Anthony Ling

Personal information
- Full name: Anthony John Patrick Ling
- Born: 10 August 1910 Skewen, Glamorgan, Wales
- Died: 12 January 1987 (aged 76) Eastbourne, Sussex, England
- Batting: Left-handed
- Role: Batsman

Domestic team information
- 1934–36: Glamorgan
- 1939: Somerset
- First-class debut: 19 May 1934 Glamorgan v Cambridge University
- Last First-class: 25 July 1939 Somerset v Derbyshire

Career statistics
| Competition | First-class |
| Matches | 14 |
| Runs scored | 256 |
| Batting average | 16.00 |
| 100s/50s | –/– |
| Top score | 41* |
| Balls bowled | 12 |
| Wickets | – |
| Bowling average | – |
| 5 wickets in innings | – |
| 10 wickets in match | – |
| Best bowling | 0/5 |
| Catches/stumpings | 2/– |
- Source: CricketArchive, 7 November 2010

= Anthony Ling =

Welsh cricketer

Anthony John Patrick Ling (10 August 1910 - 12 January 1987) played first-class cricket for Glamorgan and Somerset between 1934 and 1939. He was born at Skewen, Glamorgan and died at Eastbourne, Sussex.

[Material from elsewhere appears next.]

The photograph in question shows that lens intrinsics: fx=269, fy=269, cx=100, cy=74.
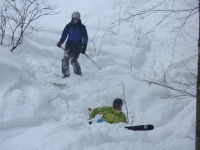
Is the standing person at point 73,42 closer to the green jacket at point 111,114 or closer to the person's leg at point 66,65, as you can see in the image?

Ling was a left-handed middle or lower-order batsman. He was educated at Stowe School and played Minor Counties cricket for Wiltshire from 1928. In 1934, he was given a trial of eight matches for Glamorgan which was looking for Welsh-born cricketers: an average of 23 runs per innings indicates that he was quite successful, but his highest score was only 41, an unbeaten innings in the match against Leicestershire at Swansea. Though he played other matches for Glamorgan's second eleven, he made only one further first-class appearance in a single match in 1936.

In July 1939, having moved to the West of England for business, Ling played in five consecutive matches for Somerset, but without success.

In his obituary in Wisden Cricketers' Almanack, he was misnamed as "Arthur" Ling.